You really think your life is all the tough?

You people from the past – you are all so soft. Like a bunch of Famgellian Phlem monsters. Life in the future isn’t such a vacation like you might think it is.

For example – traveling through space on a star cruiser, exploring the galaxies faster than the speed of light. Not such a cake walk┬ámy friends…

How would you like to live under the constant threat of having your blood boil and your brains sucked out by negative space. Just a simple pin prick in your fancy ships hull and say good bye to your eyeballs.

Or how about when you finally get to your destination, ready to tow that broken down old galaxy class star ship to the shop. What kind of things might you might encounter? How about beings that have no form, but can cause you to go mad just by looking at you. Or how about a weed that when touched melts your skin off.

And you might not even think about it, but the rest of the galaxy, kind of smells. Such foul smells every where you go.
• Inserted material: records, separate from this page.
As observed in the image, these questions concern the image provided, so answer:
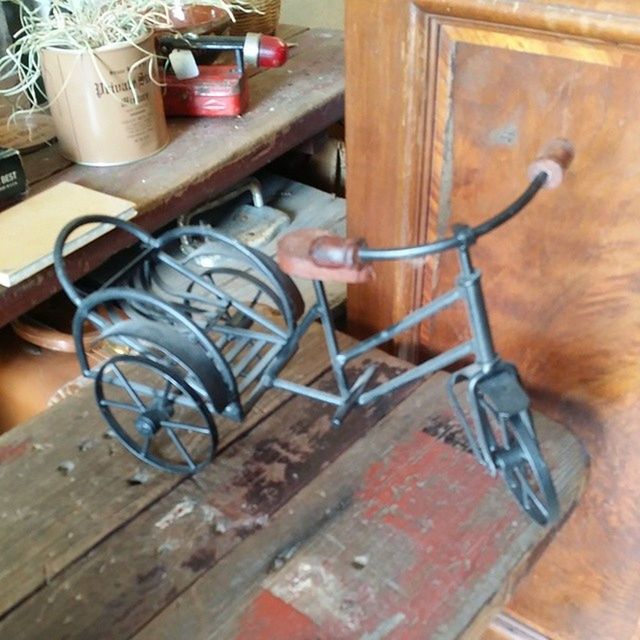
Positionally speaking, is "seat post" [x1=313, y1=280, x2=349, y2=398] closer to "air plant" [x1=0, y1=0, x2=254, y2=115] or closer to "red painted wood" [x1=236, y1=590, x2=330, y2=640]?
"red painted wood" [x1=236, y1=590, x2=330, y2=640]

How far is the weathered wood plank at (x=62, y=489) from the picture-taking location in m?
0.71

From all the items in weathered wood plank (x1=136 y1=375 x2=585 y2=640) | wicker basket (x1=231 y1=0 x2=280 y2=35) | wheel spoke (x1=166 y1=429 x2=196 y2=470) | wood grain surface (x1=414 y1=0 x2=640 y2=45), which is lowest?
weathered wood plank (x1=136 y1=375 x2=585 y2=640)

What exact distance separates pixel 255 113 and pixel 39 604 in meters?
0.76

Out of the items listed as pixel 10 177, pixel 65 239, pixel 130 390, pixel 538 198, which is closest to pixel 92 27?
pixel 10 177

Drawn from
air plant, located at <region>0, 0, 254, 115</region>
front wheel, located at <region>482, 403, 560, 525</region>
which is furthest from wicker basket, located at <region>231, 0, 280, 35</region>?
front wheel, located at <region>482, 403, 560, 525</region>

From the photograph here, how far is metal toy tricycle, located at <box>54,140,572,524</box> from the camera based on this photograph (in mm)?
647

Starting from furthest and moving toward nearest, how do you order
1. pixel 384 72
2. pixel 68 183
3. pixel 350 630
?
pixel 68 183 < pixel 384 72 < pixel 350 630

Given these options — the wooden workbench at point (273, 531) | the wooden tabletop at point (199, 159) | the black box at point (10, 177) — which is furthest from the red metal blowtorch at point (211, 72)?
the wooden workbench at point (273, 531)

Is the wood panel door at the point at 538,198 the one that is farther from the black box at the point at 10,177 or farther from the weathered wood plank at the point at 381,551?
the black box at the point at 10,177

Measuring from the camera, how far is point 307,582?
2.22 ft

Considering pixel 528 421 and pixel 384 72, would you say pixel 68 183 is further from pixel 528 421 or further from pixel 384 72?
pixel 528 421

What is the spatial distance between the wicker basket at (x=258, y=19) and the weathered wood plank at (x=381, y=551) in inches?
31.4

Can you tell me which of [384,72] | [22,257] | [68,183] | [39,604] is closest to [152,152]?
[68,183]

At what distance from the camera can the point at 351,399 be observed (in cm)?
82
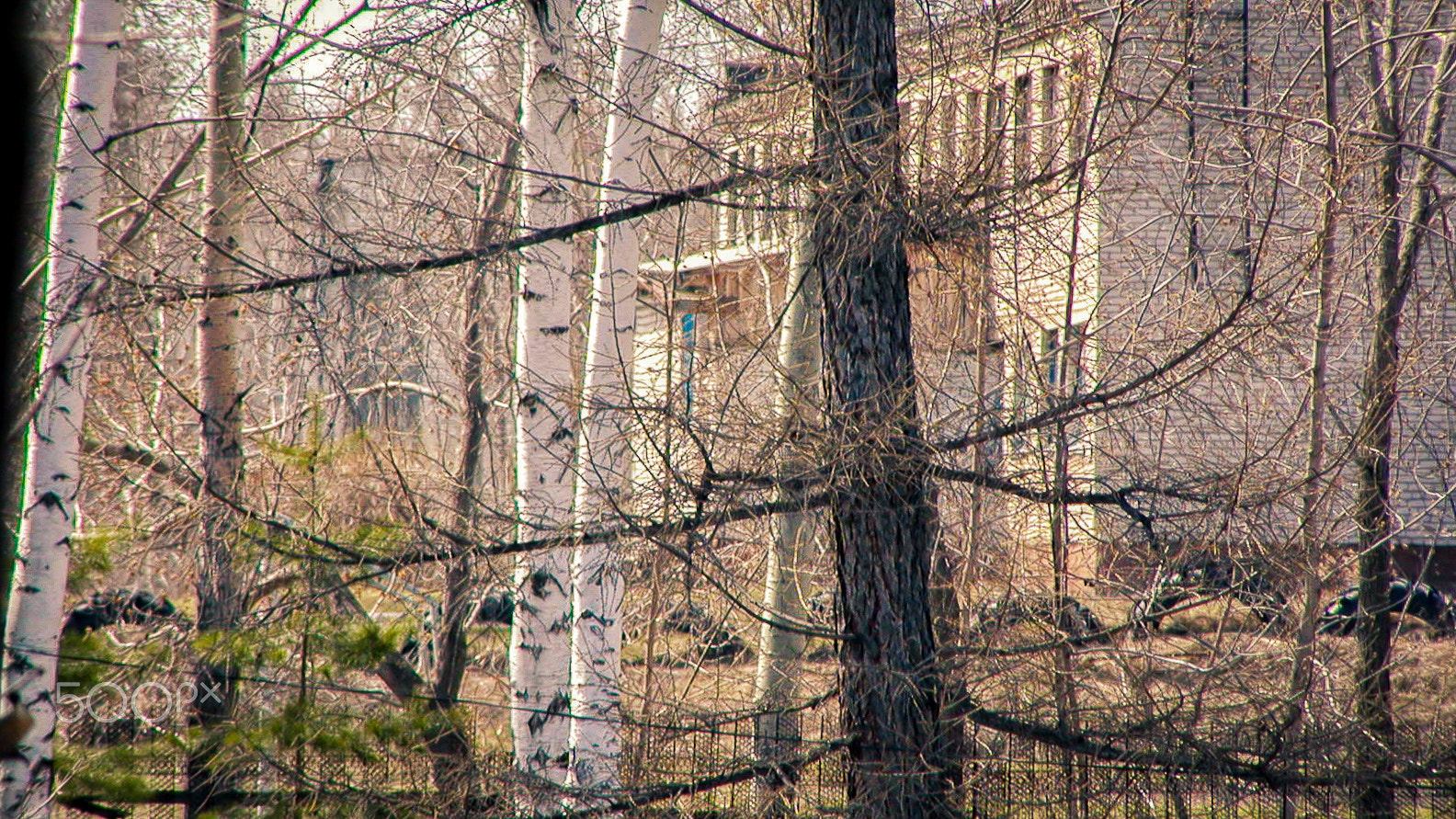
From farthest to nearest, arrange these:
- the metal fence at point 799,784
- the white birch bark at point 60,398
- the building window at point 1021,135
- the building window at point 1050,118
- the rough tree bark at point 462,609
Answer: the building window at point 1021,135, the building window at point 1050,118, the white birch bark at point 60,398, the rough tree bark at point 462,609, the metal fence at point 799,784

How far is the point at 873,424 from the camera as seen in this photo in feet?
18.0

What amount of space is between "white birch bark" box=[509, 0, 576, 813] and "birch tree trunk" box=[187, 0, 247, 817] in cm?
152

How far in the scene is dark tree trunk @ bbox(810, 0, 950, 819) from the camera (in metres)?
5.52

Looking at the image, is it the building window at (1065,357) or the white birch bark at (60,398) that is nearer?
the white birch bark at (60,398)

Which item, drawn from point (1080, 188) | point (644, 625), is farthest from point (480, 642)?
point (1080, 188)

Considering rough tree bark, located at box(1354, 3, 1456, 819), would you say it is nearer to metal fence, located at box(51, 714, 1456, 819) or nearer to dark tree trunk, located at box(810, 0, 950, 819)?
metal fence, located at box(51, 714, 1456, 819)

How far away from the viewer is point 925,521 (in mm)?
6070

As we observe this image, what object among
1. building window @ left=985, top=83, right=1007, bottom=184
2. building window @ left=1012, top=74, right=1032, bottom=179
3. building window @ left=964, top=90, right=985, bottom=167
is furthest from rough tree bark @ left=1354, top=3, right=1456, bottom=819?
building window @ left=964, top=90, right=985, bottom=167

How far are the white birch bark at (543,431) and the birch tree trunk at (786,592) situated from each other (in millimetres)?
1133

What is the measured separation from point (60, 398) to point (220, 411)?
2.18 m

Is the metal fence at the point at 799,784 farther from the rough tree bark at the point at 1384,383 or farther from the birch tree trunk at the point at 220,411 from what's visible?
the rough tree bark at the point at 1384,383

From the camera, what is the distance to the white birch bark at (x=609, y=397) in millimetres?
6105

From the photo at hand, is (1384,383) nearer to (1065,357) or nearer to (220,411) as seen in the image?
(1065,357)

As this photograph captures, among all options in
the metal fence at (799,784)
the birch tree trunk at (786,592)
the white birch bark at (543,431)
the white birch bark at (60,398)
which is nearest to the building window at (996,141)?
the birch tree trunk at (786,592)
A mixture of rotting eggs and dog urine as far as the nose can smell.

So the next time you want to complain about anything – don’t.
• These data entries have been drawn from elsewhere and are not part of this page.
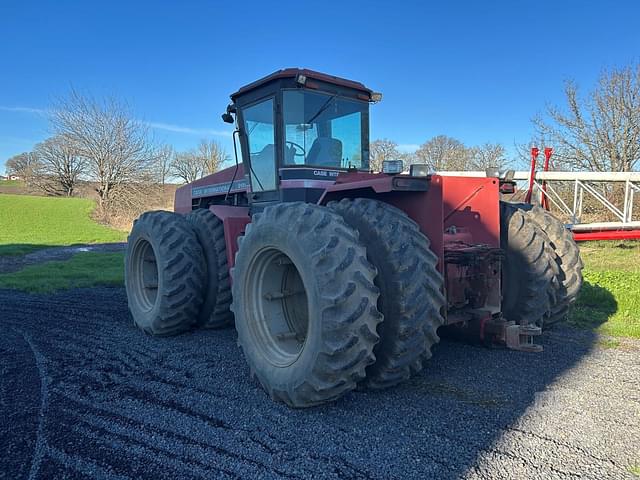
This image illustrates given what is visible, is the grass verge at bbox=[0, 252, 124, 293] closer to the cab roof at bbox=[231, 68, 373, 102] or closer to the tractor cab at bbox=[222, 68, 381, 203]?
the tractor cab at bbox=[222, 68, 381, 203]

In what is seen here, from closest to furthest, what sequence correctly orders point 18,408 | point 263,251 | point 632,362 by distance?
point 18,408 → point 263,251 → point 632,362

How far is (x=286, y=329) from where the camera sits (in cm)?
406

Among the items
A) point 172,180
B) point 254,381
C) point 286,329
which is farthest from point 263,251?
point 172,180

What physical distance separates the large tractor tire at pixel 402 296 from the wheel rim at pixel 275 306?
2.48ft

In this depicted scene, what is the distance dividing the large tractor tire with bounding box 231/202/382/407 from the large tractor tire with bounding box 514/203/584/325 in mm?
2512

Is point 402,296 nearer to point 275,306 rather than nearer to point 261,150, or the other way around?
point 275,306

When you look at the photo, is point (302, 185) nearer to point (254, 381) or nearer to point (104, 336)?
point (254, 381)

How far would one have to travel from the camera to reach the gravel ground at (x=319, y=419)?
269cm

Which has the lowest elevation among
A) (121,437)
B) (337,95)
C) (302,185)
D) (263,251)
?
(121,437)

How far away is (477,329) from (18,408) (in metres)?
3.66

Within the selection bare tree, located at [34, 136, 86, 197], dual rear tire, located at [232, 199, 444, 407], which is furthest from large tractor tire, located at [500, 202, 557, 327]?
bare tree, located at [34, 136, 86, 197]

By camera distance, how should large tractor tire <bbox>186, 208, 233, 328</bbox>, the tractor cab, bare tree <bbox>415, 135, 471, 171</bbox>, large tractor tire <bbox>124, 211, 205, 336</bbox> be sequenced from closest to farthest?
1. the tractor cab
2. large tractor tire <bbox>124, 211, 205, 336</bbox>
3. large tractor tire <bbox>186, 208, 233, 328</bbox>
4. bare tree <bbox>415, 135, 471, 171</bbox>

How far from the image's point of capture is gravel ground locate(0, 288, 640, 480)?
2689 mm

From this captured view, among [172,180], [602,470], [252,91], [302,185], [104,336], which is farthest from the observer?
[172,180]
Just quit your bitching already.


I Still Don’t Understand Super Markets

I have been here for almost 30 years now, waiting and watching all you people from the my past live their boring little lives. Everyone is just so damned worried about the little things.
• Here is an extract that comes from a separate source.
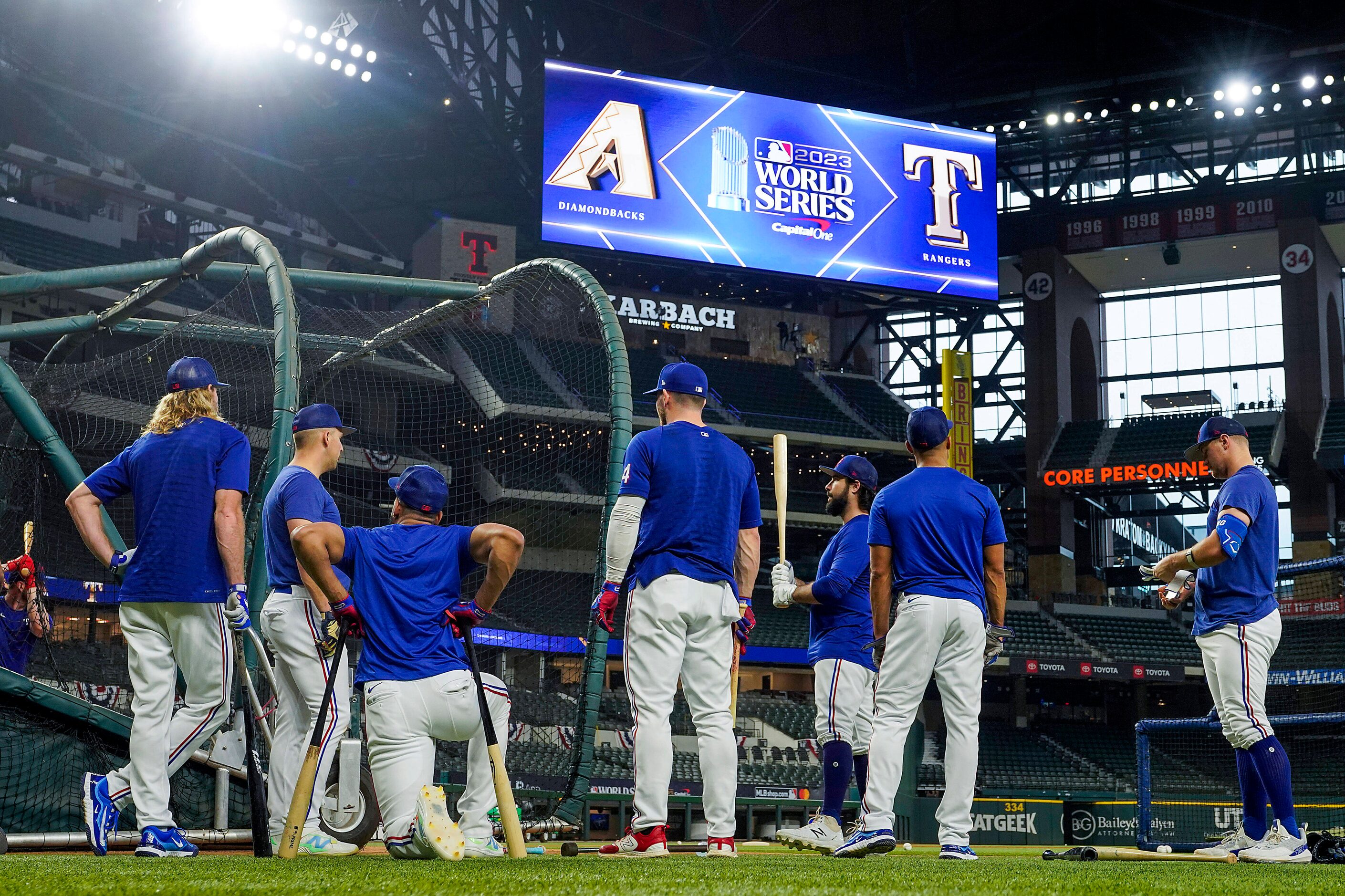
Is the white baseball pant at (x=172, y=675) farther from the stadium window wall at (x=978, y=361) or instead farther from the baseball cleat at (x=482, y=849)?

For example, why are you all so worried about the food you eat. It’s embarrassing how much time you spend prepping and eating food all day long. It’s worse than being stuck drifting in space for 90 days, and that is pretty bad!

Let me tell you a story. Sometime in 2175, the number of people requiring food overruns the ability to produce it the natural way. So scientists came up with two solutions. One was the replicator unit that used proton energy displacement to replicate food items from computer memory. The other was what I grew up on – Glunk.

Glunk was a synthesized food product that manufacturers made in a clean environment. They designed it to be a perfect food. It came in two flavors. Red and Black – each one more satisfying than the other. A single GlunkPack would replace a single meal – and there was no prep required.

See – now isn’t that easier!

No more, what are we having tonight? Well I don’t like broccoli, and I don’t like bread. Things we’re just easier. You ate your Glunk – and that was it.

Now how does that make you feel about how much time you waste shopping for food?

Well, I guess I’ll start here

I’d like to begin by ranting just a little bit. If you can imagine with me for a second, I am a little bit angry at having been lift here in the past as a practical joke. And now 30 years later I am old, tired, and just a little bit of a cranky future man.

I mean seriously. For 30 years I have lived 300 years in the past without any of the comforts of the future. Have you ever traveled by car? I mean what is this silly invention you guys putz around in. Spewing filth everywhere it goes. And talk about slow!

And the people! All so old fashioned and cranky. All worries about every little thing! I’d like to see any of you fend of an Ecklminian Plasma Grunt with nothing but your bare hands and a pocket pen light phaser.

I guess I will just have to keep trying to rebuild my Mendlivian Echo Transmitter to communicate with the future and get back home.